UNDP report on rights of vulnerable groups in EECA
Over 70 years on, human rights remain a bedrock of the UN’s mission and mandate. Since the adoption of the Universal Declaration of Human Rights, we have seen advancements such as a decline in genocide and the number of people killed in war, and improvements in life expectancy and infant mortality.
However, human rights remain under threat in many places around the world, especially the measures to end discrimination and promote greater justice. Today as much as ever, safeguarding them requires our attention and our vigilance.
In the region of Eastern Europe and Central Asia, threats and vulnerabilities of people towards discrimination, exclusion and violence remain high.
Here are six major human rights problems that we are seeing:
1. Shrinking civic space. Civil society organizations are facing increasingly restrictive laws and regulations for their registration, access to funding and participation in public affairs. Human rights defenders receive threats and attacks in both online and offline space for their legitimate actions, often without accountability of their perpetrators. Those who voice the rights of women, ethnic minorities, the LGBTQI community, migrants and refugees, and those who work on anti-corruption, environmental rights and investigative journalists are especially under attack.
2. Divisive ethnic and nationalistic rhetoric continues to undermine trust between communities. In Western Balkans, the progress towards reconciliation is stalled, and political and criminal accountability for war crimes remains limited. Resolving the fate of over 10,000 people still missing is a pressing social need.
3. Displacement is on the rise. Conflict has internally displaced 1.4 million people in Ukraine. Turkey hosts around 3.6 million registered Syrian refugees, among which up to 80 percent are living below the poverty line. Around 5 million Central Asian labour migrants who work in Russia, Turkey and Kazakhstan face daily discrimination and lack adequate legal and social protection.
Displaced people experience tensions with local communities and face unequal treatment, unequal opportunities at work and lack of access to basic services on a daily basis.

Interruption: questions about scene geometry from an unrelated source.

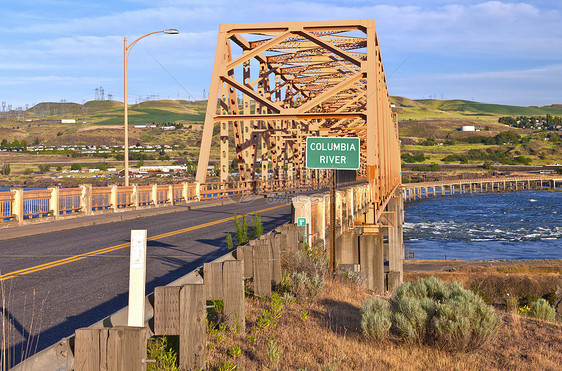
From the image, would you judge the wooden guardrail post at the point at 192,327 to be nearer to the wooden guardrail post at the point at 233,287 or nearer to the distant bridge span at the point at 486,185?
the wooden guardrail post at the point at 233,287

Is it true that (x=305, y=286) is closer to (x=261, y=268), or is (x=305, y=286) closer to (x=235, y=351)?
(x=261, y=268)

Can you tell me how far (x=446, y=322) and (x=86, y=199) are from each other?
20.3 metres

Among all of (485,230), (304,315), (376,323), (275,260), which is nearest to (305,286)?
(275,260)

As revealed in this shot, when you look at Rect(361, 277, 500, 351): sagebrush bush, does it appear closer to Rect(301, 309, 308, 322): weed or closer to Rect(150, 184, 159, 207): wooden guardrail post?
Rect(301, 309, 308, 322): weed

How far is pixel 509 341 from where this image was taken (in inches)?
356

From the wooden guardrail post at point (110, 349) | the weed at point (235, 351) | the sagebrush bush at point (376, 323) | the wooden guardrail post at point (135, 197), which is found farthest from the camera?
the wooden guardrail post at point (135, 197)

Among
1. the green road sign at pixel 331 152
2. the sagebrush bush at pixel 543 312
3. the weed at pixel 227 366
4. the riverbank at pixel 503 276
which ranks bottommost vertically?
the riverbank at pixel 503 276

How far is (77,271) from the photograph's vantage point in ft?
39.0

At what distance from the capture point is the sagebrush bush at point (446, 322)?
758cm

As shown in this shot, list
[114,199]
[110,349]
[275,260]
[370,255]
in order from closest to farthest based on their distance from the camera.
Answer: [110,349], [275,260], [370,255], [114,199]

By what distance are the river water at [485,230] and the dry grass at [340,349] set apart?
1874 inches

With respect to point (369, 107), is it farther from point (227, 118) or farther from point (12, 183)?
point (12, 183)

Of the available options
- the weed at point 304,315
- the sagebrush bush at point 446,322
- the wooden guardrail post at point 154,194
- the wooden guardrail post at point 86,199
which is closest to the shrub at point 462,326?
the sagebrush bush at point 446,322

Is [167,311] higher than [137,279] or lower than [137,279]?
lower
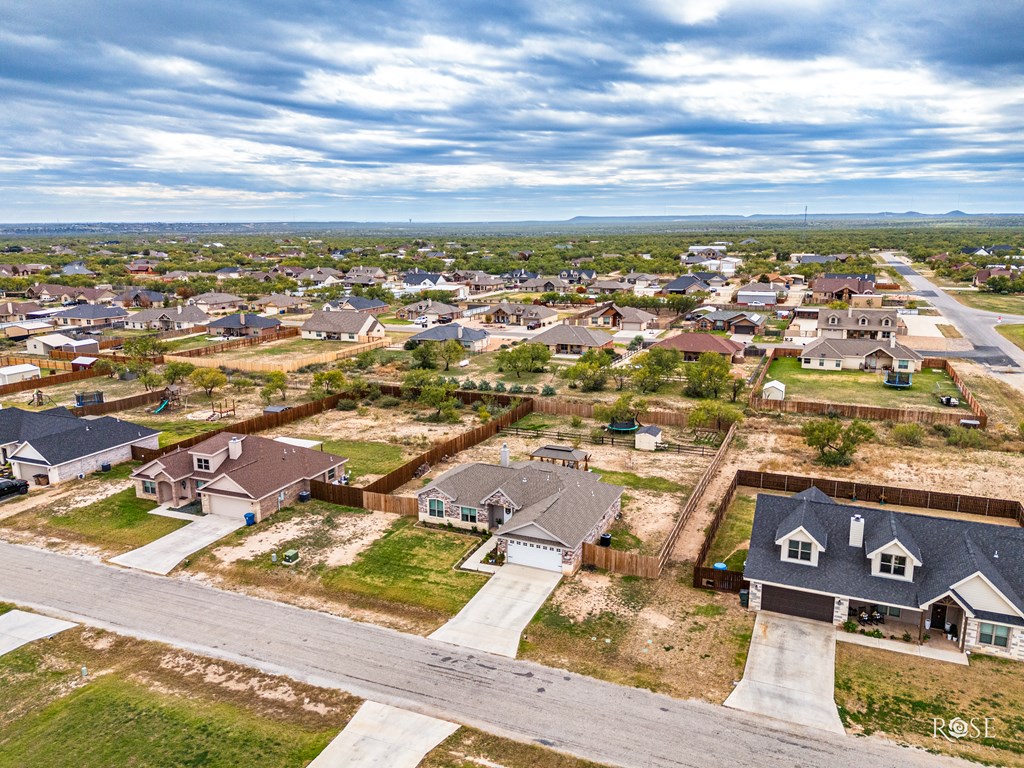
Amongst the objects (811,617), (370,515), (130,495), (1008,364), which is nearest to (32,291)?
(130,495)

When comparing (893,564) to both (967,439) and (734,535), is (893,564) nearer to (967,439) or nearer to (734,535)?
(734,535)

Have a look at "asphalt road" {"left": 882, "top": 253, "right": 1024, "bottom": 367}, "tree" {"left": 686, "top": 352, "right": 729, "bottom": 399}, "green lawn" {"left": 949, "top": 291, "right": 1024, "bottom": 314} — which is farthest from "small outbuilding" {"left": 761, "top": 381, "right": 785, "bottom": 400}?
"green lawn" {"left": 949, "top": 291, "right": 1024, "bottom": 314}

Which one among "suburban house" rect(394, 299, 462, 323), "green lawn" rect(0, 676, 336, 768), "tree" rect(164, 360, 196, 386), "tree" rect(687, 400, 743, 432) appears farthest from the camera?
"suburban house" rect(394, 299, 462, 323)

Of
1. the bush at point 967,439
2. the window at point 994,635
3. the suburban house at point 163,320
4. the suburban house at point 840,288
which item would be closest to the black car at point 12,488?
the window at point 994,635

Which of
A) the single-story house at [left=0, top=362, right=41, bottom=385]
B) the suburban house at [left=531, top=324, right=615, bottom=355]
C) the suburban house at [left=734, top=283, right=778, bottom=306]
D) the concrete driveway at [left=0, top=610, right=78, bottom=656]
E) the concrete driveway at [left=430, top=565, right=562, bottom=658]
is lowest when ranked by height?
the concrete driveway at [left=0, top=610, right=78, bottom=656]

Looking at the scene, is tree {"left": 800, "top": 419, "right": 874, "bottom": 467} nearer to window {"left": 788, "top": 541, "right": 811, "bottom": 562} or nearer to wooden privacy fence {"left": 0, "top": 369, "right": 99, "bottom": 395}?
window {"left": 788, "top": 541, "right": 811, "bottom": 562}

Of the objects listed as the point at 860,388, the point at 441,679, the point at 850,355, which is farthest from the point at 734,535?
the point at 850,355

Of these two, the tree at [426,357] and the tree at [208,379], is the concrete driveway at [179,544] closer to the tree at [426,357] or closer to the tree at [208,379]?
the tree at [208,379]

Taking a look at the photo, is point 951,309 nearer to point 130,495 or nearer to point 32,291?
point 130,495

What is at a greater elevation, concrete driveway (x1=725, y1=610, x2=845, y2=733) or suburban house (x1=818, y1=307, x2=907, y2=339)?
suburban house (x1=818, y1=307, x2=907, y2=339)
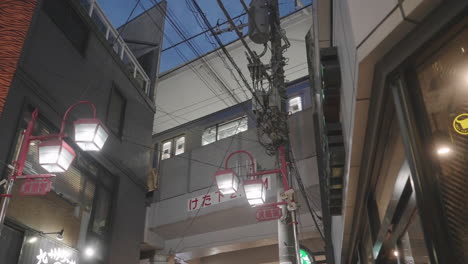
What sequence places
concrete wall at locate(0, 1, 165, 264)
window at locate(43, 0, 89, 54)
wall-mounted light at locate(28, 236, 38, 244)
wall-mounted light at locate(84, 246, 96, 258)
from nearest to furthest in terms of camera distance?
wall-mounted light at locate(28, 236, 38, 244) < concrete wall at locate(0, 1, 165, 264) < window at locate(43, 0, 89, 54) < wall-mounted light at locate(84, 246, 96, 258)

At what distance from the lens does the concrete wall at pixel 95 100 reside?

4. The push for “traditional or family values” contributes to widespread harassment, discrimination and violence against women, children, persons with disabilities, minorities and the LGBTQI community. What’s especially distressing is that these groups often lack adequate legal anti-discrimination remedies, where such anti-discriminatory framework exist, implementation of laws often lags behind. Traditional values may also fuel negative stereotypes and harmful practices and be used as justification for violations of human rights — as in the case of Burulai in Kyrgyzstan, who was killed by her kidnapper during an act of “bride kidnapping”.
5. Women remain subject to discrimination and violence and are denied access to positions of power and/or leadership, through both active and passive discrimination. Indeed, the most unsafe place for women remains their own homes, as women are most likely to be killed by intimate partners and family. Although women make up slightly less than half the labor force in the region, they earn on average 30 percent less than men. Women’s labour force participation rates for ages 15–64 range from a low of 29 percent in Turkey to a high of 78 percent in Kazakhstan. Only one in five firms in the region have women in top managerial positions.
6. People with disabilities are still among the most marginalized groups across the region. Around 16.5 million people living with disability face a wide range of issues, such as the lack of educational opportunities, reduced access to health and social services, and exclusion from political decision-making processes and income generation and employment opportunities. For example, in countries like Armenia and Kyrgyzstan, the rate of unemployment for people with disabilities exceeds 90 percent. As a result, a vast majority of persons with disabilities live in poverty and have to rely on external support in order to live a decent life.
Such strenuous trends confronting the region and the globe require stronger collective commitment to human rights. For the development community, human rights are the foundation on which our work is built. When we reach out to empower the poorest and the most vulnerable, when we support governments to build strong, just and inclusive institutions, when we support the provision of essential services and infrastructure, we are helping to put in place the necessary conditions for people to live lives of dignity and opportunity.